Despite the sniggering nincompoops, I’m glad you got to encounter Gertrud in a fine glowing print in a darkened room.
(FWIW, I always have the same problem w/ audiences and Sirk, to a point. I mean, Sirk knew laughter was a likelihood, and staged numerous end-runs around it. But, alas, never enough.)
Comment by msic | August 22, 2009 |
Wow, Vic, I feel for you. I think the last time I heard someone laugh so loudly or regularly at a serious movie that someone else piped up to say “Why is this funny?” or “Why are you laughing?” was when I caught a Maurice Pialat film a few years ago. But it was a smaller crowd, and there were only one or two offenders. Nothing quite like what you describe here.
Comment by Peter T Chattaway | August 22, 2009 |
As bad as the texters and talkers are, without a doubt the worst moviegoer is the derisive laugher for precisely why you’ve explained. All ability to engage with the film is killed when even just one person is hooting as though everything made before 1990 was intended to play as camp.
The worst experience I can recall was during Forty Guns, although the original Japanese Godzilla is up there, for reasons you can expect, and the climax of Dogville produced their share of snickering.
For whatever reason, I’ve found this behavior more common in the arthouse/museum/festival scene than in the multiplex. You’d think those viewers would know better, but I honestly think they believe they’re properly enjoying films when acting this way.
Comment by markpfeiffer | August 22, 2009 |
I’ve found that the kiss of death comes most often from audience members who’ve been assigned to watch the movie for a class. UC Berkeley has an introductory film course every semester (which seems to translate to a good portion of the student body as “easy A”), and the screenings (at the PFA) are open to the public as space allows. In the past, the programs were often good enough that I’d take the opportunity to watch, say, Late Spring again, but I always had to cut out before the Q&A. The impatient sighing during the film, meant to broadcast boredom, was almost more than I could take, but having to listen to condescending questions would probably make me snap.
I’ve never had to sit through widespread ridicule of a beloved fave, though. Rough.

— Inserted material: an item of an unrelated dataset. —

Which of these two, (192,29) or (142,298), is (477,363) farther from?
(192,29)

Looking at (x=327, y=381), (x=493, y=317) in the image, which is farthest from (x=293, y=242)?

(Michael, I know exactly what you mean about Sirk. “Oh, Mother, stop acting!” in Imitation of Life always cuts through a good number of those laughs like a knife.)
Comment by davis | August 22, 2009 |
Had a similar experience a few years back with my first (so far only) theatrical screening of BLUE VELVET. The audience, openly restless through much of the film, finally exploded in laughter when Isabella Rossellini stumbles onto the lawn naked and burned. A girl three seats away exchanged glances with me, with a look on her face that read, “Why are these people laughing?” I could only shrug in disgust.
Still never seen GERTRUD, but I think I’ll watch it on my own for my first go-around. (I taped it off TV some years back… guess I should dig up that tape…) My condolences on that hellish screening, man. Shit like this just ain’t kosher.
Comment by Steve C. | August 23, 2009 |
My heart goes out to you. The only consolation I can offer is that such ignorant derision is eternal. Over the years I’ve seen and heard if directed at many films, “The Birds” and “The Night of the Hunter” among them. There’s no “why,” beyond insecure people and the need for some of them to pretend to be superior to what they’re watching…
Comment by Glenn Kenny | August 23, 2009 |
People do that kind of thing quite a lot at the film series at my college, so I don’t usually mind it. But I can see why it’d be hard to take with this one. So delicate and easy to dismiss- and so powerful if you take the trouble to care.